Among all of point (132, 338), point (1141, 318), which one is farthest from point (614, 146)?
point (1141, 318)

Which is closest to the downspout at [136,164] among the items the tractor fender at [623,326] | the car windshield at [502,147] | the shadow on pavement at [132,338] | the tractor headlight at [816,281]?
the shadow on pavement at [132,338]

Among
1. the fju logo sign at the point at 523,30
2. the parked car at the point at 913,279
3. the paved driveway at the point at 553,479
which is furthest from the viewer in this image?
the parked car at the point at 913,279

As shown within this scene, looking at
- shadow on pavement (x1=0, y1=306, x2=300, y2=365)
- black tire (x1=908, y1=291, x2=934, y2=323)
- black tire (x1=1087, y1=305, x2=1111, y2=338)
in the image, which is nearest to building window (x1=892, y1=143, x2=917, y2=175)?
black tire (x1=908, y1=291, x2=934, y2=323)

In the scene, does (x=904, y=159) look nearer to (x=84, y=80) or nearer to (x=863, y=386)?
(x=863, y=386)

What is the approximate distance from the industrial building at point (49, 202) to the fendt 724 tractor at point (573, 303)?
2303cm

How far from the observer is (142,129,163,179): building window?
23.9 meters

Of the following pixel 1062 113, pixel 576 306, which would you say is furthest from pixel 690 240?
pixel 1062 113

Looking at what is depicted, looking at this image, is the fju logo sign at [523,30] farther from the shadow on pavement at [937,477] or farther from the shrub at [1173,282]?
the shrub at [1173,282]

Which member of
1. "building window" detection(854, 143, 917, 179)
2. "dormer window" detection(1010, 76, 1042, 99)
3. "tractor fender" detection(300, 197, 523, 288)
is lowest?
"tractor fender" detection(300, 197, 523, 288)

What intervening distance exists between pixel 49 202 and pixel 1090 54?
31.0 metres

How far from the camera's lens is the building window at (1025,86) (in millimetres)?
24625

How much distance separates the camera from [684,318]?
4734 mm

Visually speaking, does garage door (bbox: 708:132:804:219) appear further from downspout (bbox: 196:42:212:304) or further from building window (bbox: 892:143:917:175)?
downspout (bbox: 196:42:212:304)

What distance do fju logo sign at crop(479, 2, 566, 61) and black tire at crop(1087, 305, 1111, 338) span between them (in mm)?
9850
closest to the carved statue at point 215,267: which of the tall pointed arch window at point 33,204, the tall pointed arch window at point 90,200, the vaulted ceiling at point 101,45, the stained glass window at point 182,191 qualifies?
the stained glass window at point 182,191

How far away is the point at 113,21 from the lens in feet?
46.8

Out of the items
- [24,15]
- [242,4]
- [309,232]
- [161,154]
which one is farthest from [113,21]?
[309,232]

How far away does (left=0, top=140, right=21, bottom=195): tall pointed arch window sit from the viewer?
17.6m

** Task details **
Starting at the row that contains "How far away is" and ending at the last row, arrange those rows as a numbered list, leaving out any blank lines.

** Task result **
1. How far away is the point at 113,21 from the lens in feet?
2. 46.8
3. Out of the items
4. - [24,15]
5. - [242,4]
6. - [309,232]
7. - [161,154]
8. which one is farthest from [113,21]?
9. [309,232]
10. How far away does (left=0, top=140, right=21, bottom=195): tall pointed arch window sit from the viewer?
11. 17.6m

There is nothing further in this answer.